[Records excerpted from a collection]
====================

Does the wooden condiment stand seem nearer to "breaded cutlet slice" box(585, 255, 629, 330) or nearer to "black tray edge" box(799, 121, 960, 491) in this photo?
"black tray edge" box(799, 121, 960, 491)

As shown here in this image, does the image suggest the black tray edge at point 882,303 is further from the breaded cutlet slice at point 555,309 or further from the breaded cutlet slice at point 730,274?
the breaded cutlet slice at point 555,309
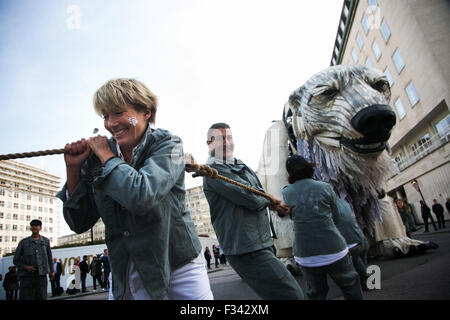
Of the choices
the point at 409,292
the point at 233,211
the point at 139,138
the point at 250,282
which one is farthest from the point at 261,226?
the point at 409,292

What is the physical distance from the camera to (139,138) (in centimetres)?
115

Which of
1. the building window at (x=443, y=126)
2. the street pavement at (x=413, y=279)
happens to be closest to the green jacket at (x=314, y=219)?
the street pavement at (x=413, y=279)

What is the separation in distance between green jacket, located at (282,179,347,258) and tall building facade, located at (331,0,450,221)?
1143 cm

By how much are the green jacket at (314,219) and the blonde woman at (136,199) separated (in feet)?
3.33

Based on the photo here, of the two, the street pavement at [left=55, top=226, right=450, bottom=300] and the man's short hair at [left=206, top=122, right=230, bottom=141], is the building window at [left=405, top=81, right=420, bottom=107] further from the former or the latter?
the man's short hair at [left=206, top=122, right=230, bottom=141]

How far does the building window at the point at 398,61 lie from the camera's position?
1567cm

====================

- [SET PROBLEM] From the "What is the separation" line to the close of the listing, restate each line word for word.

- [WRITTEN SOLUTION]
What is the separation in distance between green jacket, located at (282,179,347,258) and tall building facade, located at (331,0,450,221)?
1143 cm

By how much are the green jacket at (314,219) and the blonde woman at (136,199) separated (in feet)?
3.33

Based on the photo here, of the two, the street pavement at [left=55, top=226, right=450, bottom=300] and the man's short hair at [left=206, top=122, right=230, bottom=141], is the building window at [left=405, top=81, right=420, bottom=107] further from the former or the latter?
the man's short hair at [left=206, top=122, right=230, bottom=141]

How far does the building window at the point at 398,61 lie from the camera's position?
1567cm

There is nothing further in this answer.